Reconstruction of an ancient oral genome proceeded following the Wibowo et al. pipeline9 for contigs validation. Each sample was assembled using SPAdes94 (v.3.15.3) with the --meta option. Each sample was mapped against the relative assembled contigs using Bowtie2 (v.2.3.5.1)95 with the default settings. The outputs were indexed and sorted through SAMtools (v.1.9)96 and the generated BAM files were sequentially binned using MetaBAT 2 (v.2.12.1)97. An evaluation of assembly quality was performed via a lineage-specific workflow in CheckM (v.1.1.6)98, testing for genome completeness, contamination level, coverage, N50 values, mean contig length and size of the largest contig (see Supplementary Table S5). The assembled contigs were then used for taxonomic identification with Kraken2. Only genomes with a level of completeness of higher than 85%, a contamination level <5% and a taxonomic identification >95% were considered for the following analysis. Finally, to assess for the aDNA damage profile the damageprofiler.sh script from Wibowo et al. was used but the last part of the script was modified using PMDtools. A plot of the deamination profile for each sample was reported in Supplementary Fig. 13. Contigs alignment to the reference was performed with BLAST Ring Image Generator (BRIG) (v.0.95)99, using upper and lower identity thresholds of 70% and 30%, respectively. This software was used to generate both Fig. 5 and Supplementary Fig. 14, this latter contain the reference genetic annotation retrieved by NCBI database.

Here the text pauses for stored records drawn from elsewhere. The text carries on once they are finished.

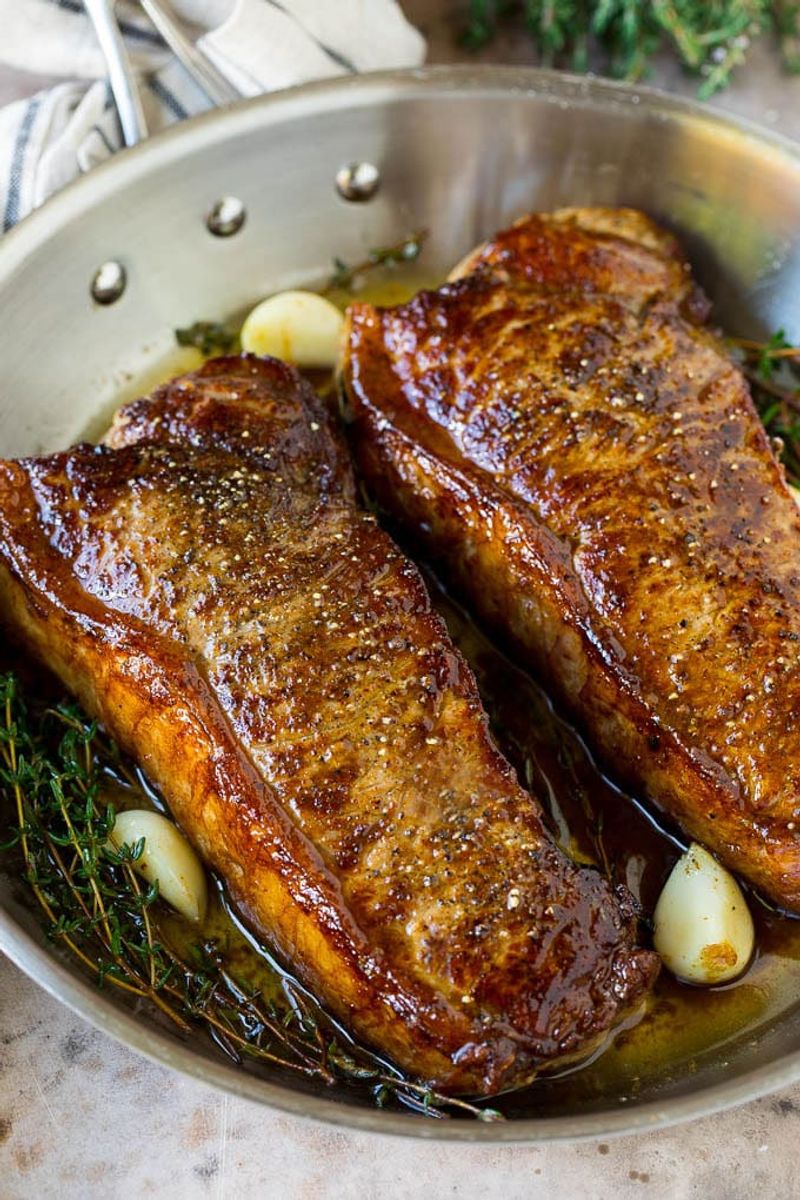 New York Strip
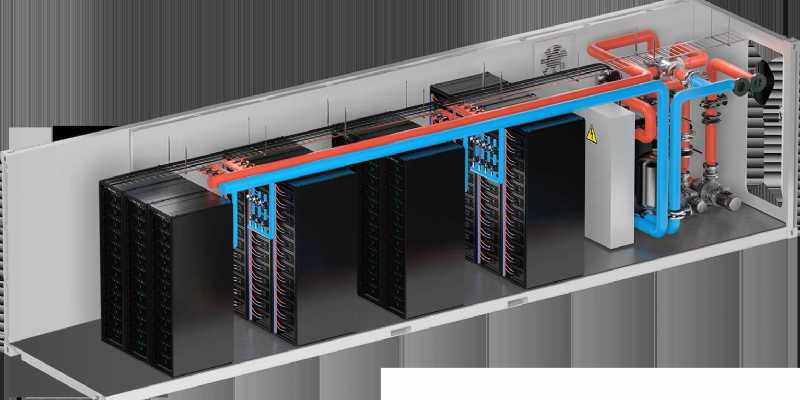 Veri Merkezi Dizayn ve Tasarım 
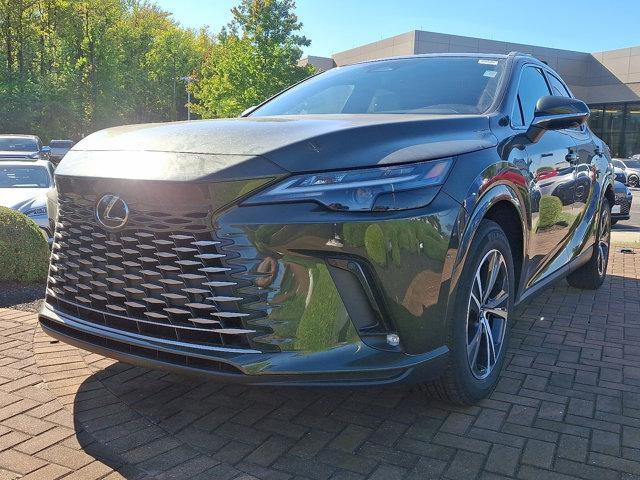 new 2025 Lexus RX 350 car, priced at $57,934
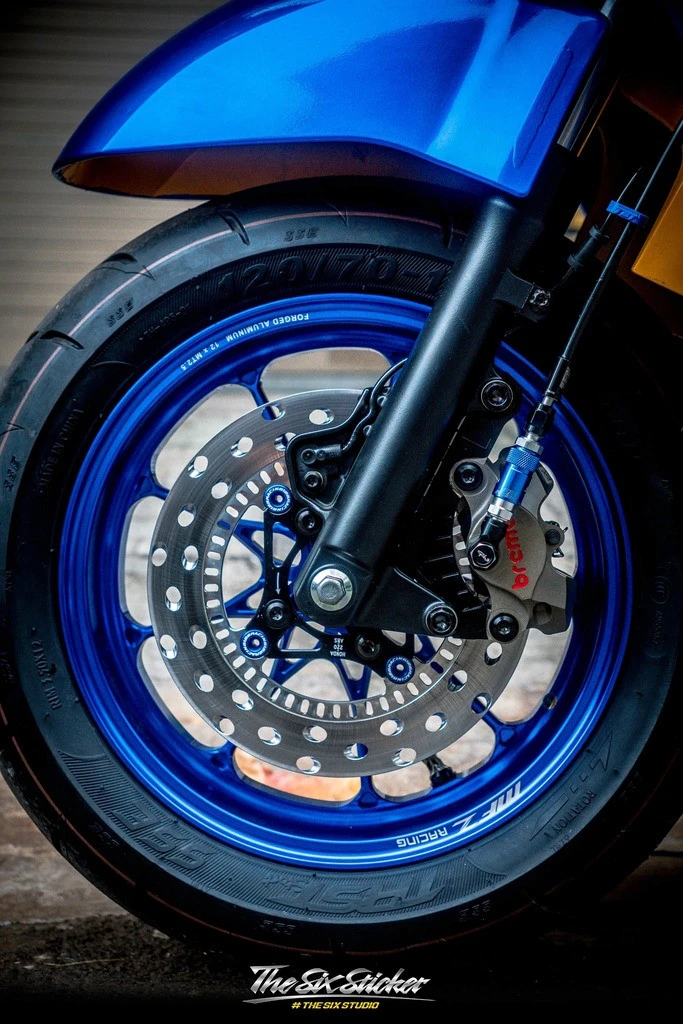 “Xe ga cho mẹ đi chợ” Honda Giorno độ cực chất, tiền đồ chơi đắt ngang giá xe “Xe ga cho mẹ đi chợ” Honda Giorno độ cực chất, tiền đồ chơi đắt ngang giá xe
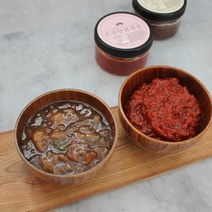 밥도둑 게장 4종 무화학조미료 한방재료 당일제조, 간장게장 1kg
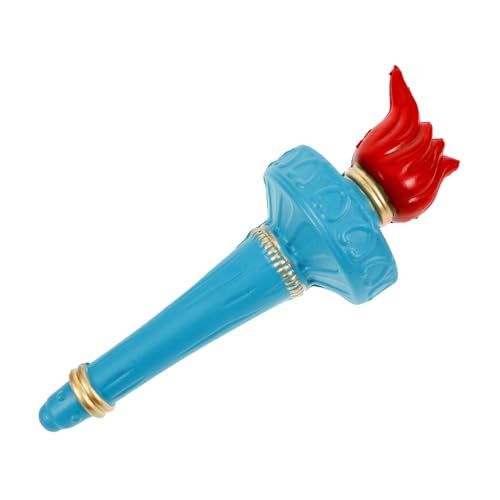 KOMBIUDA Statue of Torch Party Cosplay Accessoire Halloween Kostüm Zubehör Sicher Langlebig für Karneval Fasching und Festveranstaltungen KOMBIUDA Statue of Torch Party Cosplay Accessoire Halloween Kostüm Zubehör Sicher Langlebig für Karneval Fasching und Festveranstaltungen von KOMBIUDA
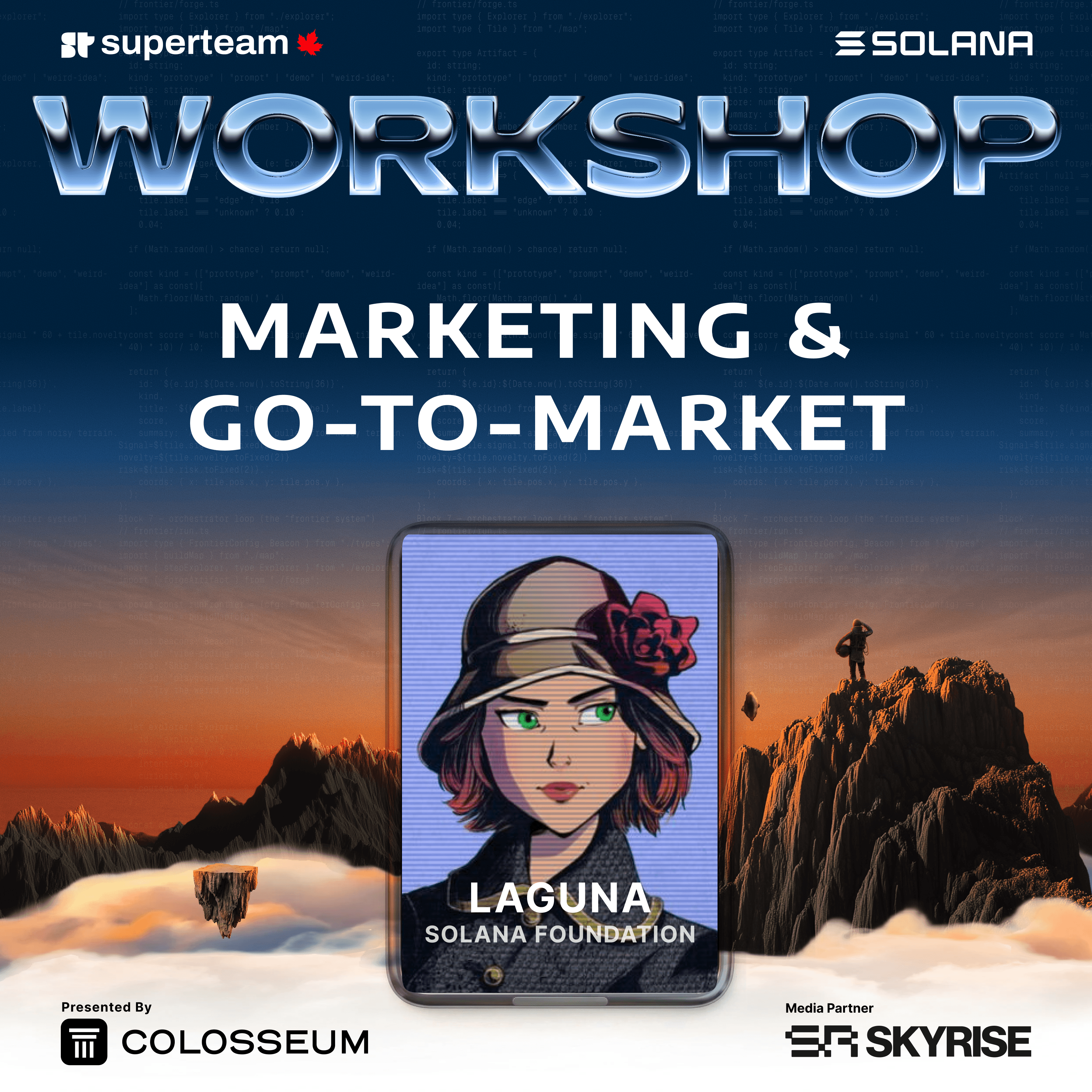 Marketing & Go-To-Market - FRONTIER Builders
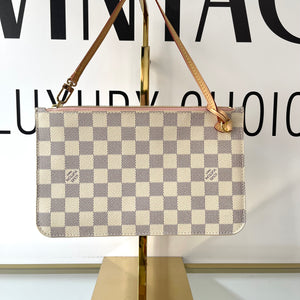 Pochette Damier Azur Louis Vuitton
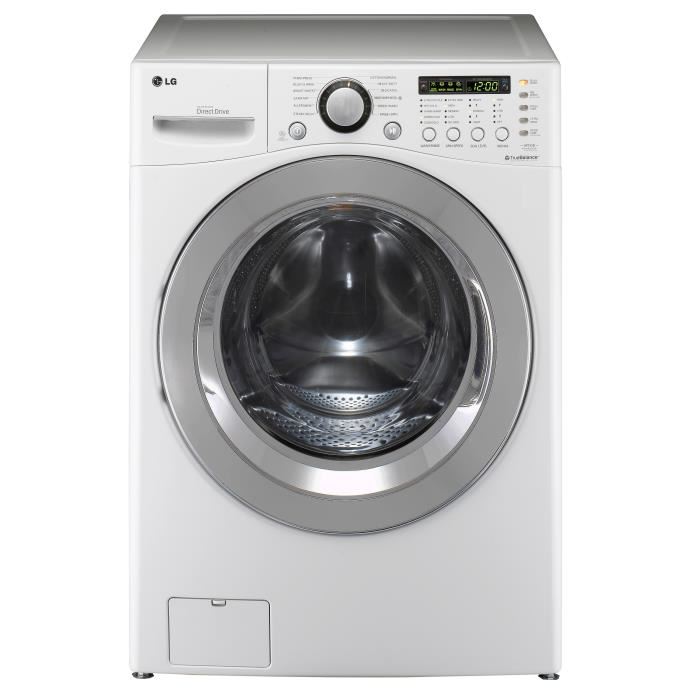 Lave linge lg 12 kg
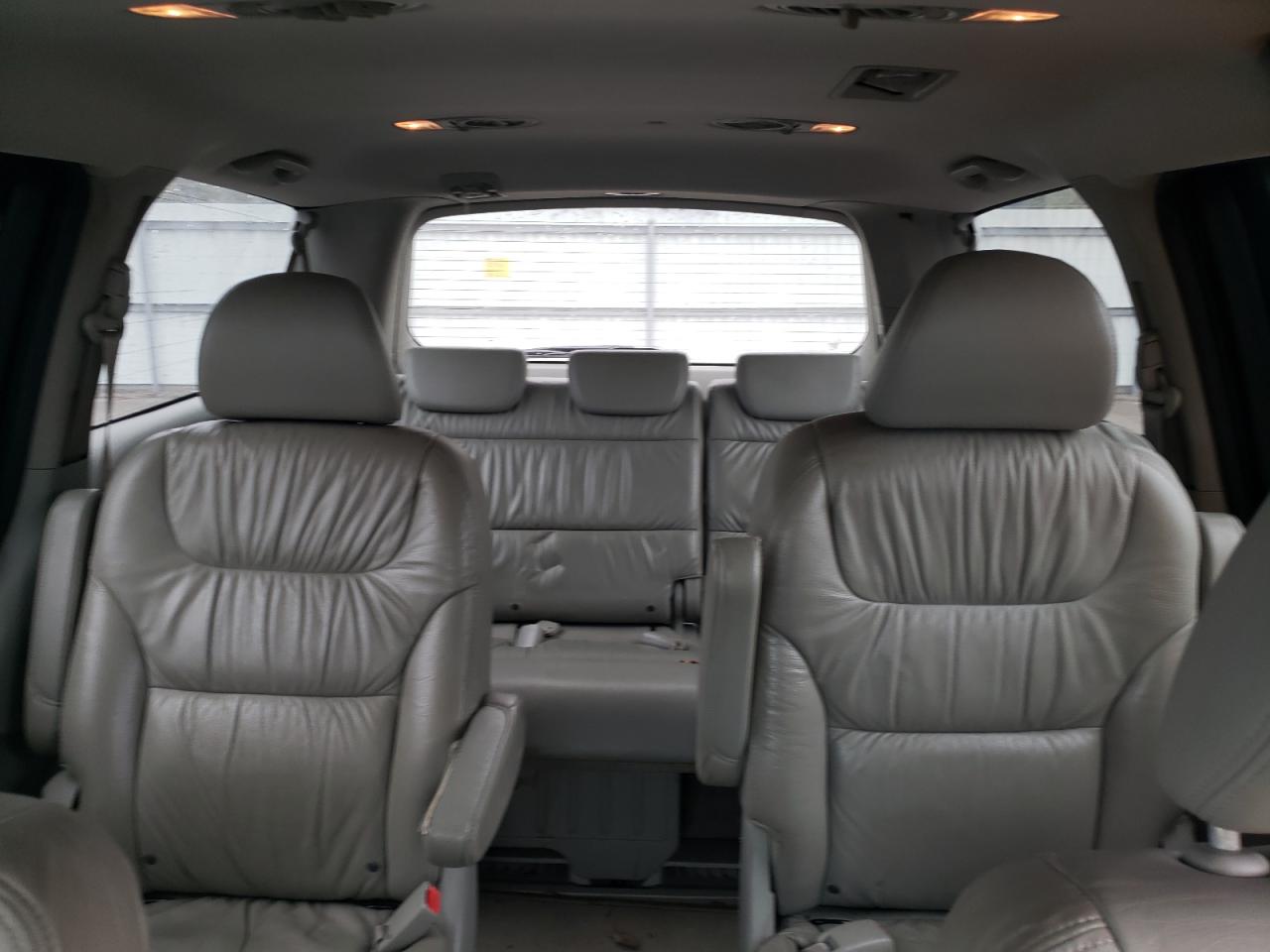 2008 Honda Odyssey Exl VIN: 5FNRL38618B414264 Lot: 86099345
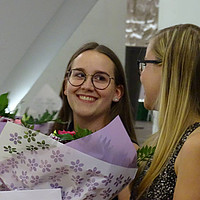 Diplomfeier Benedict / BBS St. Gallen, 07. Juli 2017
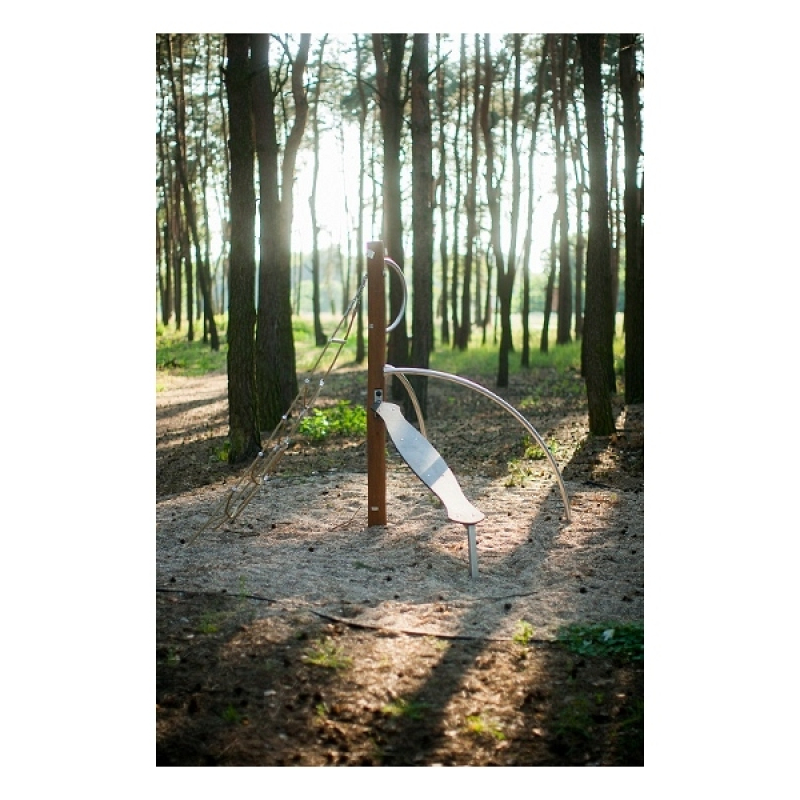 Klettergerüst Kilimandscharo für Spielplatz und Kindergarten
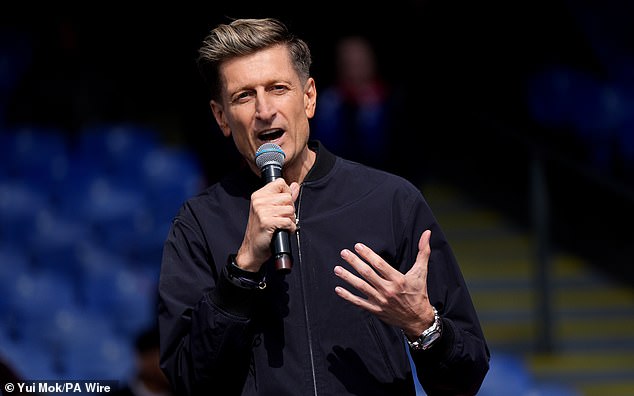 Crystal Palace Chairman Steve Parish Admitted It Was 'Hard To Say' Whether The Club's Demotion From The Europa League To The Conference League Would Be Overturned By Cas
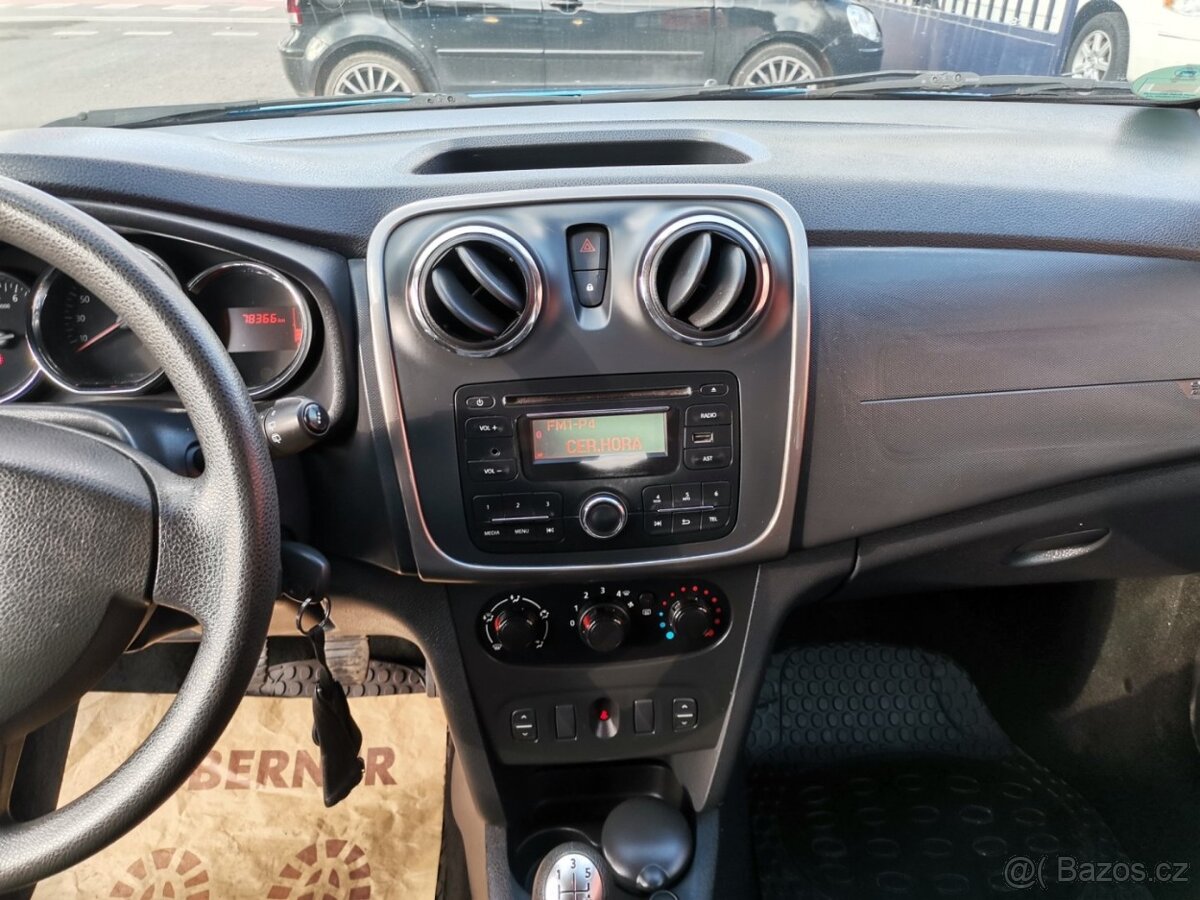 Dacia Sandero 0.9TCe 66kw Stepway - 13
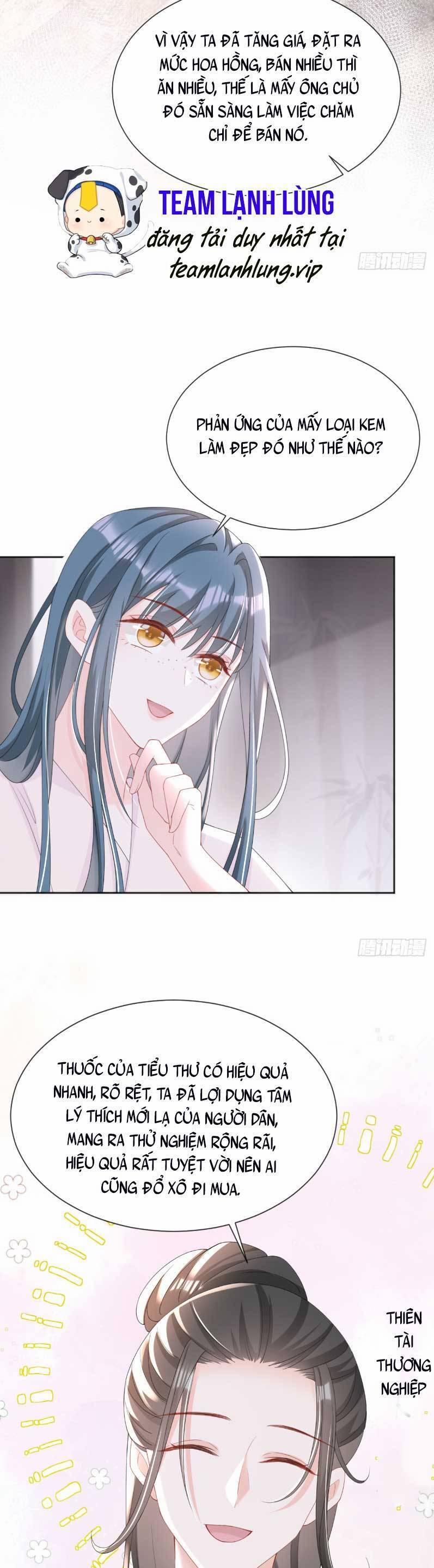 Đích Nữ Vi Mưu 36 trang 15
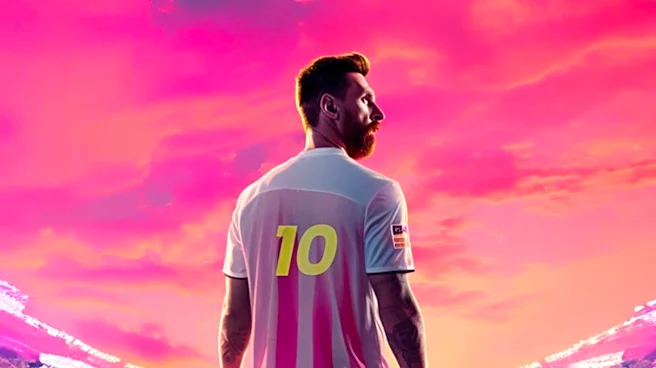 Shakira Praises Lionel Messi's World Cup Performance and Sends Support to His Family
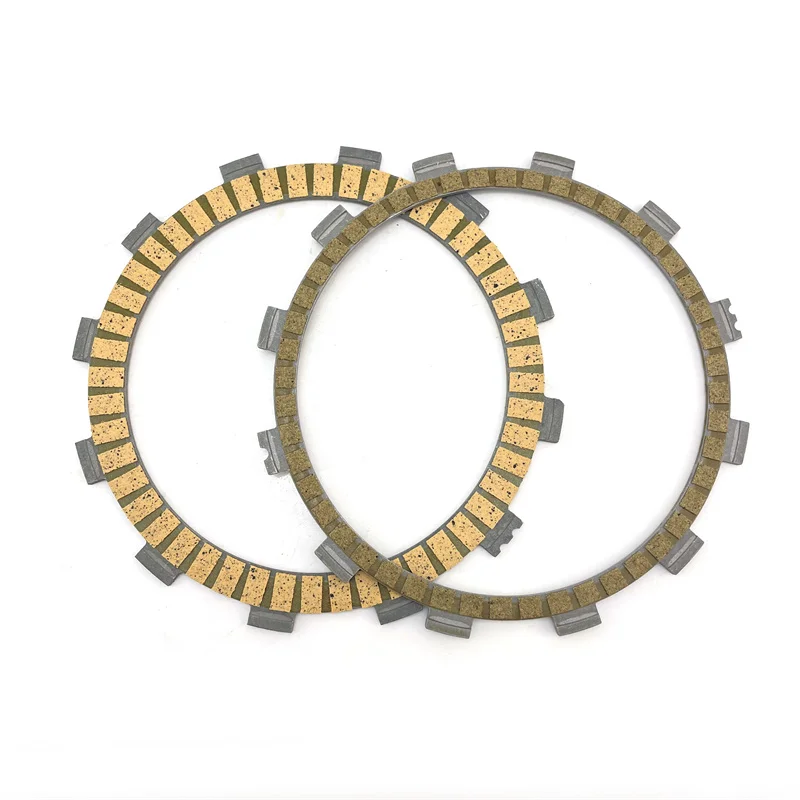 Motorcycle Clutch Friction Plate Kits Set Parts 9 pcs For Yamaha MT09 MT-09 Tracer 9 9GT ABS 2021 2022 2023 XSR900 XSR 900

Contigs were then uploaded to PATRIC (v.3.6.12)100 for further annotation, phylogenetic and proteome analysis. Particularly, all of the six reconstructed genomes were annotated for their genomic features within the PATRIC workspace using RASTtk101. The phylogenetic tree was constructed through RAxML (v.8.2.11)102, using 23 modern genomes references and 159 genes. A proteome Comparison tool was then employed to investigate ancient protein similarity with the mother reference, and to identify functions and missing regions. It uses the BLASTP algorithm to compare protein sequences as either being unique, a unidirectional best hit or a bidirectional best hit when compared to the reference genome. The Protein Family Sorter tool was used to investigate the distribution of protein families that cross the genus boundary (PGFs) among ancient samples with respect to the modern reference.

Reporting summary

Further information on research design is available in the Nature Portfolio Reporting Summary linked to this article.